Sunday, April 25, 2010

FDA Approves Crestor for People with No Cholesterol Problems

On March 30th, the New York Times reported that the FDA had approved new criteria suggesting that an estimated 6.5 million Americans who have no cholesterol problems and no sign of heart problems be considered candidates for long-term use of cholesterol-lowering statin drugs. Specifically, the nation's drug watchdog agency approved the new criteria for Crestor, which is made by AstraZeneca and is the nation’s second best-selling statin. The company is already preparing its marketing campaign. (“Feeling healthy? Don’t Be Too Sure . ..)
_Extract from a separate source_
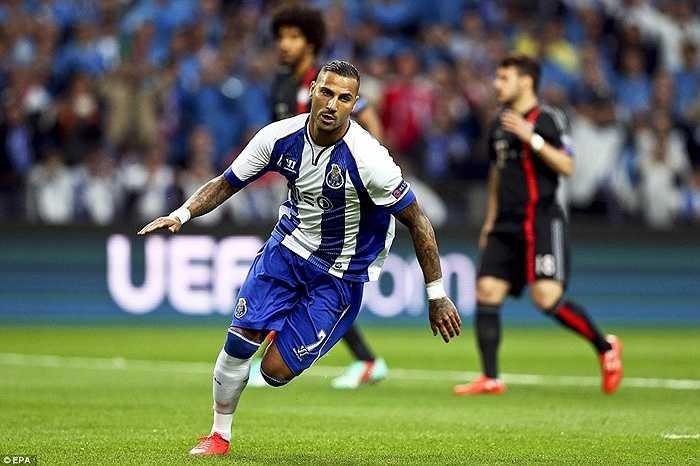 Porto khiến tất cả sững sờ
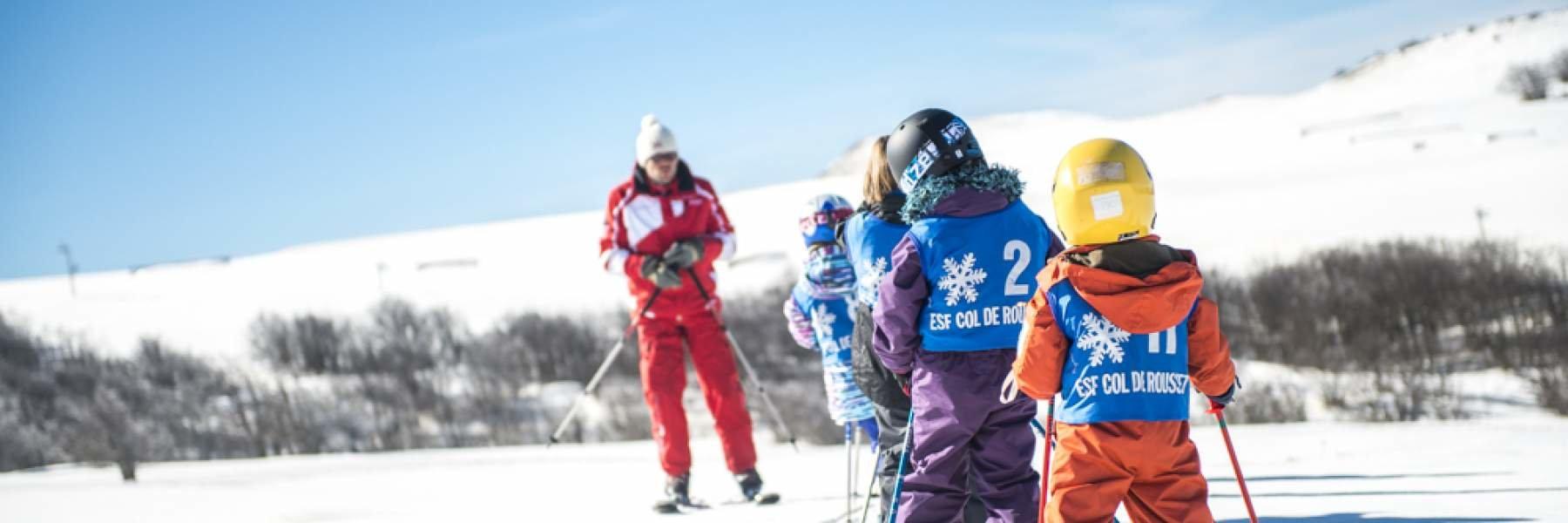 Apprentissage du ski sur les pentes enneigées du Col de Rousset - © Conseil Départemental de la Drome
While statin drugs have been undeniably successful in lowering cholesterol, they come with numerous and serious side effects. Among the possible side effects acknowledged by AstraZenica are headache, muscle pain (myalgia), abdominal pain, weakness and nausea. Other side effects known to be associated with the drug include increased risk of type 2 diabetes, liver enzyme abnormalities, memory loss, rhabdomyolysis (the breakdown of muscle fiber) and kidney failure. Here is a good summary of the side effects of statin class drugs.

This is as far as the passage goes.